** Opening Source material block **

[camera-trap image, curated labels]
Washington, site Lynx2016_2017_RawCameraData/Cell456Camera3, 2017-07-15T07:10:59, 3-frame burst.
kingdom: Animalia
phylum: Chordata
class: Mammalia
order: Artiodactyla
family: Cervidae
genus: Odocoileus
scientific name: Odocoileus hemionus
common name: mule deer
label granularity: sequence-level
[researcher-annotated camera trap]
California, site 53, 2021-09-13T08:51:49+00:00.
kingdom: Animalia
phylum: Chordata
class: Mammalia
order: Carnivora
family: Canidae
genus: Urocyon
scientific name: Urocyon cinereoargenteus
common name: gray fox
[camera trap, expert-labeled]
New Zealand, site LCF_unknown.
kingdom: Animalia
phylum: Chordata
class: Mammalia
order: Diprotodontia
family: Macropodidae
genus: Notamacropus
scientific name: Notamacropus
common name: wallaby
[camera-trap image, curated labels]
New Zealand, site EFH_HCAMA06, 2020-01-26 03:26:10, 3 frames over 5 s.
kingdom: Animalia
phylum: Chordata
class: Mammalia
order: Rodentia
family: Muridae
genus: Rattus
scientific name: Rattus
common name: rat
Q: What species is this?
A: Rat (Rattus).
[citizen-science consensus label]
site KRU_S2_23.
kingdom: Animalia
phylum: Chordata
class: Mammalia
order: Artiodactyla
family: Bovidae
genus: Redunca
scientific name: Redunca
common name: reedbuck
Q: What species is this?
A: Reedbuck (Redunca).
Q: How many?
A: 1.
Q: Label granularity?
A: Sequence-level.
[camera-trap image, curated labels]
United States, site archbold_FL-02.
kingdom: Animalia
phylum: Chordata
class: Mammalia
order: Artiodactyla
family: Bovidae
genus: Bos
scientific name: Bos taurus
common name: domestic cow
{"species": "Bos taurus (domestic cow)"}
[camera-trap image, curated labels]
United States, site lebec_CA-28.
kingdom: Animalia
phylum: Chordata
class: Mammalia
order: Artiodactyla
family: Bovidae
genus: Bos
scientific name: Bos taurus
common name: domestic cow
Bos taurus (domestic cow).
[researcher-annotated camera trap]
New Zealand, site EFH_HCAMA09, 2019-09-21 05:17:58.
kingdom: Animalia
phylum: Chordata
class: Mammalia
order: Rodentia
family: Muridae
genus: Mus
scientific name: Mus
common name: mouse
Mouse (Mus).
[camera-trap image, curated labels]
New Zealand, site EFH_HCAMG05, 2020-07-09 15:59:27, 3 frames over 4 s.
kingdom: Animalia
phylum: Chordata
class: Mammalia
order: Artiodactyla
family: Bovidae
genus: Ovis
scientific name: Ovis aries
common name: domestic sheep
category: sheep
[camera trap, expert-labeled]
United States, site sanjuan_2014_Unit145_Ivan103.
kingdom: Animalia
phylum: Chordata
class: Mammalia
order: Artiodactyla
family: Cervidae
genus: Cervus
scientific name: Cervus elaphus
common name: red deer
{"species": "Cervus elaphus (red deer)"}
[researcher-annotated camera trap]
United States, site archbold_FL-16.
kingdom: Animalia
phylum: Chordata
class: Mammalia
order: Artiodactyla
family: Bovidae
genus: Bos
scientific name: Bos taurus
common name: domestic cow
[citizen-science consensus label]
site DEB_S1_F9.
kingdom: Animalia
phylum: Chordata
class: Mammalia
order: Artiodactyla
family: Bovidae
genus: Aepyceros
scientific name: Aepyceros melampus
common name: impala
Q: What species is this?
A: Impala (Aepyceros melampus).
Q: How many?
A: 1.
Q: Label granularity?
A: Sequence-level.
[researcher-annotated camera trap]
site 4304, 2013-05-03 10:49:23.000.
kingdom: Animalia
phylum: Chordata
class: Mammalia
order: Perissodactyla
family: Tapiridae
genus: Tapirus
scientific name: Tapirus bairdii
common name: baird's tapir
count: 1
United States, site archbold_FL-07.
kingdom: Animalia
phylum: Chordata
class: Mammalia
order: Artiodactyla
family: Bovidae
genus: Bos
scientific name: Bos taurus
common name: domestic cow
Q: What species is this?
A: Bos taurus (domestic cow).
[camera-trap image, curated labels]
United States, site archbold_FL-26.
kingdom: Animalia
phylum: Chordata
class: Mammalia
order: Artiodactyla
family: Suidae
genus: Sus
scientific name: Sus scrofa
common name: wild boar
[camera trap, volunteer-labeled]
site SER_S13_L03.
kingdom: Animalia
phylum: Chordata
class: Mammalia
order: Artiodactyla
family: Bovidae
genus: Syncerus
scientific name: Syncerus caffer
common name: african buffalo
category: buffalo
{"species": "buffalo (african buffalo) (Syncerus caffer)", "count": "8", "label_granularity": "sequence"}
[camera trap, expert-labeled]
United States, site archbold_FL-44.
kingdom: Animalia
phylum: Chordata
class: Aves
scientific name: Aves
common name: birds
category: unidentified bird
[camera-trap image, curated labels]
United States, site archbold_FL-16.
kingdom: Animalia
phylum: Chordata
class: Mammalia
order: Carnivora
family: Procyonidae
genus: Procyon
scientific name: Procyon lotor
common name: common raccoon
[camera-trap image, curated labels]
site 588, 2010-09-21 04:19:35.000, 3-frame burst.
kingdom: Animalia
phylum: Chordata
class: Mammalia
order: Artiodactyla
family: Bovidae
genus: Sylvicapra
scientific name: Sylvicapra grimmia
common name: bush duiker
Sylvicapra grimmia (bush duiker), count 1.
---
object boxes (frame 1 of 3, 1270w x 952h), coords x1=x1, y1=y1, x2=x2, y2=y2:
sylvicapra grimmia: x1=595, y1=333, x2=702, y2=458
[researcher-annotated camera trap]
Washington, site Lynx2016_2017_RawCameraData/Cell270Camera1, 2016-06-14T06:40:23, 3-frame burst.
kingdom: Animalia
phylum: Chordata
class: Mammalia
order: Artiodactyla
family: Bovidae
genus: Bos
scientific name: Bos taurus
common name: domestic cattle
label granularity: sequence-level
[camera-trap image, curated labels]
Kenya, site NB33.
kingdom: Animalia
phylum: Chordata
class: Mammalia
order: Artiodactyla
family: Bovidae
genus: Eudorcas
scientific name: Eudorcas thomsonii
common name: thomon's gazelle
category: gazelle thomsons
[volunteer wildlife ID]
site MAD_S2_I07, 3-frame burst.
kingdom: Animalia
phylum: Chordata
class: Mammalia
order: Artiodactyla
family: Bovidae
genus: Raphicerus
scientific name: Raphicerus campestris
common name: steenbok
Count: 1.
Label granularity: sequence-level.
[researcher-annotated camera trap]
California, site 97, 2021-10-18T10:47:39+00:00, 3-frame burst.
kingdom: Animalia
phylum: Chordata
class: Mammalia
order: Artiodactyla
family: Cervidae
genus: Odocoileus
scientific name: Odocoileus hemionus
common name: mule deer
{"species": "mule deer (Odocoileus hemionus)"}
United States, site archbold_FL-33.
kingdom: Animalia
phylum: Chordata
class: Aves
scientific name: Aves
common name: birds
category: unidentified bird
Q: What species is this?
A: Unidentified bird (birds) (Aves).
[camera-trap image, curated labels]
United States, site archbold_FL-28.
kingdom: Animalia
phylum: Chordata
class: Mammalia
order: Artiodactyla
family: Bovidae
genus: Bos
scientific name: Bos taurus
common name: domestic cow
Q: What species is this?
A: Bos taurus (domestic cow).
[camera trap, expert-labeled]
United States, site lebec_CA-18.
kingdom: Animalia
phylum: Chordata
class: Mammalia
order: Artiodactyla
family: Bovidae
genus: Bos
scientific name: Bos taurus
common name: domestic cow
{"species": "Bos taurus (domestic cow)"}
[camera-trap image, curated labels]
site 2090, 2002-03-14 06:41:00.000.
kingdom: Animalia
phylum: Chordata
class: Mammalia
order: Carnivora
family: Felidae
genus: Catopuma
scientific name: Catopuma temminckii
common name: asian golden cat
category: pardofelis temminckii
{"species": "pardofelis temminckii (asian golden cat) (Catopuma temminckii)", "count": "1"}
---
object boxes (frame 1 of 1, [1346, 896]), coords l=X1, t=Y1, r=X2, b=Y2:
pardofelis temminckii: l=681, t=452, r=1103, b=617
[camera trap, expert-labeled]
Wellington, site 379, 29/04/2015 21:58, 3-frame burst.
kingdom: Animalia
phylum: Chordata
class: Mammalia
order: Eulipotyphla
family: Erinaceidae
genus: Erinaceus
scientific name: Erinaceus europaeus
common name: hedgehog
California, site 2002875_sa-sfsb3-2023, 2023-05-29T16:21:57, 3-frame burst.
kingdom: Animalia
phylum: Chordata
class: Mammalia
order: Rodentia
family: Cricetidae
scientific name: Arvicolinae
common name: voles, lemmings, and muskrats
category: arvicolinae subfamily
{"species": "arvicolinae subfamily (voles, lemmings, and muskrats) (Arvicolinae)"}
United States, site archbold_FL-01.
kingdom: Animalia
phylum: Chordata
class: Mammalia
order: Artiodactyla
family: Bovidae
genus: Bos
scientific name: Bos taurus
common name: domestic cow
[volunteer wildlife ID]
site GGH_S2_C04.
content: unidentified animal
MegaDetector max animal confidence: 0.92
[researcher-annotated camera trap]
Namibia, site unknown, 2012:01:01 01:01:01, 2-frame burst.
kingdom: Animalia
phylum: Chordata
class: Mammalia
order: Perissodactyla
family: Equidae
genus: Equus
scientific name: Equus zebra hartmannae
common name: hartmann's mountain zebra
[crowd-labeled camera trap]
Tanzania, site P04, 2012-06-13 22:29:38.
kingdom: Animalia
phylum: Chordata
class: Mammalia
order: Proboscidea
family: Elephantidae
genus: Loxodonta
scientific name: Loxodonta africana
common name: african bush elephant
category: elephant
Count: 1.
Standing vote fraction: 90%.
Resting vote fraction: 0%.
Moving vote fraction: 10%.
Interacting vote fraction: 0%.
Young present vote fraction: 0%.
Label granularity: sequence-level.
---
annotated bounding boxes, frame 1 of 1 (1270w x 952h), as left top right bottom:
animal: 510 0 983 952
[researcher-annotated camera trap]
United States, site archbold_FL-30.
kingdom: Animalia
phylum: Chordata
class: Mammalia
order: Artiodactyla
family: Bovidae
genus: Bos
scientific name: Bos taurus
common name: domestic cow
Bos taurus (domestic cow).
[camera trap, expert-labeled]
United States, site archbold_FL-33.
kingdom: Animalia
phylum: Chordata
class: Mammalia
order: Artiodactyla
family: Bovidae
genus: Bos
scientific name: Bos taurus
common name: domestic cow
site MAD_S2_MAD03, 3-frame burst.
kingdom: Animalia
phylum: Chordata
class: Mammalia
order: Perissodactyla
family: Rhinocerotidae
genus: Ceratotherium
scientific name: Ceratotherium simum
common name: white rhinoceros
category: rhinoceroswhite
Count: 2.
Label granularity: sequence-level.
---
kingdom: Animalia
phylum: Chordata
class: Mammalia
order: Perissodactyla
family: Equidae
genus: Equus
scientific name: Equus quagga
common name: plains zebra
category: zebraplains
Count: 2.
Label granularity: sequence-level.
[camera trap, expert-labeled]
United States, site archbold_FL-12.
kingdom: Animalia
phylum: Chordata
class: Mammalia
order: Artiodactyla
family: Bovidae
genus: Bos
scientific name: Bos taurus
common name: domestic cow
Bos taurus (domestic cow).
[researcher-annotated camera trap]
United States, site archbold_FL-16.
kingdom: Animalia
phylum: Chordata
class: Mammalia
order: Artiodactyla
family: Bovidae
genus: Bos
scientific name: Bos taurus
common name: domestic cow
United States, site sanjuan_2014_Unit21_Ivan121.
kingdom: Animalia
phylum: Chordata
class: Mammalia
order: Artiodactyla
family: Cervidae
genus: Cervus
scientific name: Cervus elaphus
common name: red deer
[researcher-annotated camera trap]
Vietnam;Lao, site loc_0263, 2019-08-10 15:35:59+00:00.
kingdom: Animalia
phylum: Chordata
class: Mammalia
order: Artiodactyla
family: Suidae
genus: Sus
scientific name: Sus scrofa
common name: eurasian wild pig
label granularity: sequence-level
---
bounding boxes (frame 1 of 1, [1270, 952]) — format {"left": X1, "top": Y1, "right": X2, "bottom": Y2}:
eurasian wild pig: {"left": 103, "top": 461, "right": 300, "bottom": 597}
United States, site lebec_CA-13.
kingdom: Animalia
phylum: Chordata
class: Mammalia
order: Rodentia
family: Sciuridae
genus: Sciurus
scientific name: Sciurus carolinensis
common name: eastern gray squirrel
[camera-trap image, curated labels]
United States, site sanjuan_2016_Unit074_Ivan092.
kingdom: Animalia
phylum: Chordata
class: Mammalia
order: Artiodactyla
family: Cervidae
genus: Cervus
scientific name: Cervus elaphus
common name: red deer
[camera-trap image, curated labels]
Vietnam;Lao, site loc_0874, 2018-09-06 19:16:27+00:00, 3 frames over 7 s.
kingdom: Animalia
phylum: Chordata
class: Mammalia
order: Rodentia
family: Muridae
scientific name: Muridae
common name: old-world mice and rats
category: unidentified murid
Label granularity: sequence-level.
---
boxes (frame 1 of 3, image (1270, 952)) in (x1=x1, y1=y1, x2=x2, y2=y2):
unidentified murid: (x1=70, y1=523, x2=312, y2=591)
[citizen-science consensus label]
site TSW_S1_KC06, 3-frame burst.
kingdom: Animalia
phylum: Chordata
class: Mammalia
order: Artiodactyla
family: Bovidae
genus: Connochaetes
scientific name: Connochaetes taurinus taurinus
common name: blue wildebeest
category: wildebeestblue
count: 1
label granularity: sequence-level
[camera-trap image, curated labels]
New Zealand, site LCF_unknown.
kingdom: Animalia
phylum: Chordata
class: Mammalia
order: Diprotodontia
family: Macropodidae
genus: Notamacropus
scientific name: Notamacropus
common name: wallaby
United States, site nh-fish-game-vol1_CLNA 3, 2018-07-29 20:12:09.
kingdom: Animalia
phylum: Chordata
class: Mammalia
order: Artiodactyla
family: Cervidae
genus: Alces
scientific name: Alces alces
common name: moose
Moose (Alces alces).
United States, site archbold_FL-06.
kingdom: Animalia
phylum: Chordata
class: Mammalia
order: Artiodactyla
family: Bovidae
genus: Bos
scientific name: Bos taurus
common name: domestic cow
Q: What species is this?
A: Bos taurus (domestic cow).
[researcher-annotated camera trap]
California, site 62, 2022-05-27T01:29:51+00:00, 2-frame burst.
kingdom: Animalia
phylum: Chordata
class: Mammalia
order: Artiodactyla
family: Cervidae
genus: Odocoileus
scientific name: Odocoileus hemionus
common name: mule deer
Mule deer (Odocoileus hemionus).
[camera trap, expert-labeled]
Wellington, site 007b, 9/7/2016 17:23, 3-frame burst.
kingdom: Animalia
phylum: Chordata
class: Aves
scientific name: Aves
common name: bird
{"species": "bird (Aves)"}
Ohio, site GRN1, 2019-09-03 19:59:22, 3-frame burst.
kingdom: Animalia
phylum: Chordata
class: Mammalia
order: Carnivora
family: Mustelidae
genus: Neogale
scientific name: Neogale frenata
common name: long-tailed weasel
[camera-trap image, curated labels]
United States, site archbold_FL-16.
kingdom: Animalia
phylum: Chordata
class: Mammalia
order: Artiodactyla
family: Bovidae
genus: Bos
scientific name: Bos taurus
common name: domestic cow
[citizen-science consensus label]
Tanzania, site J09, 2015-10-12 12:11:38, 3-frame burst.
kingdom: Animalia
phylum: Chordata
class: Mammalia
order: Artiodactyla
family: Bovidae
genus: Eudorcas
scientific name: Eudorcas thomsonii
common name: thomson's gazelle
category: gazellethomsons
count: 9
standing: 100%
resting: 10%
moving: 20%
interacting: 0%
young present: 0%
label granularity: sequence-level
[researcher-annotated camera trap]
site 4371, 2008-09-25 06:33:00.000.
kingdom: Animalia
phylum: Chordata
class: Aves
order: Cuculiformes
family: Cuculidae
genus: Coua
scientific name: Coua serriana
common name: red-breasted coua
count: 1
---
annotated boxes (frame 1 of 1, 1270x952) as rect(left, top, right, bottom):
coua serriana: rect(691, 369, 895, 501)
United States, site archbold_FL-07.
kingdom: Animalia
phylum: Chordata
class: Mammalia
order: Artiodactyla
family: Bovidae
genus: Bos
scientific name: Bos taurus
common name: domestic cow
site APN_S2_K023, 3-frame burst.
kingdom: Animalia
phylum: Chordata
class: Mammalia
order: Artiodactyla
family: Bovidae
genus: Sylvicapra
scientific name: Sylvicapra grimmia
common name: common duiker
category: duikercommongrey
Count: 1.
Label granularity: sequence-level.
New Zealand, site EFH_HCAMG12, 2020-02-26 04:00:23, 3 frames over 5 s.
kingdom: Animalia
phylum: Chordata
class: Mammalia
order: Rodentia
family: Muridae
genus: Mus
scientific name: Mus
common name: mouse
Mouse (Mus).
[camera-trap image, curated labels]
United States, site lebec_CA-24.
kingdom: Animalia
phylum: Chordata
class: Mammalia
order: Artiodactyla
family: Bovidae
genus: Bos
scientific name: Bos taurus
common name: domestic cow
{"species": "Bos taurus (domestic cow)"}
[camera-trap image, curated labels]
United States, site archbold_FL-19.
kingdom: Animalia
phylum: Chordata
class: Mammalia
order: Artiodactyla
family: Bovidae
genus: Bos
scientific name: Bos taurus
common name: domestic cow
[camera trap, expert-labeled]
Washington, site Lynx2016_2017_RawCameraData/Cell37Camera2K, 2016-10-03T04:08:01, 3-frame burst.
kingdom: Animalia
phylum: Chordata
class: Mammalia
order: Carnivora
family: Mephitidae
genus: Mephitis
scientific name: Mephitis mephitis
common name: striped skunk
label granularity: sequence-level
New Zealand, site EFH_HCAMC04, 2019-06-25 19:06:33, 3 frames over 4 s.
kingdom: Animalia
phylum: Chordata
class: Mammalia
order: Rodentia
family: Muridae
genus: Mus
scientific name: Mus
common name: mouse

** Closing Source material block **

Copy from the entries only those lines that hold the word "Vietnam".

Vietnam;Lao, site loc_0263, 2019-08-10 15:35:59+00:00.
Vietnam;Lao, site loc_0874, 2018-09-06 19:16:27+00:00, 3 frames over 7 s.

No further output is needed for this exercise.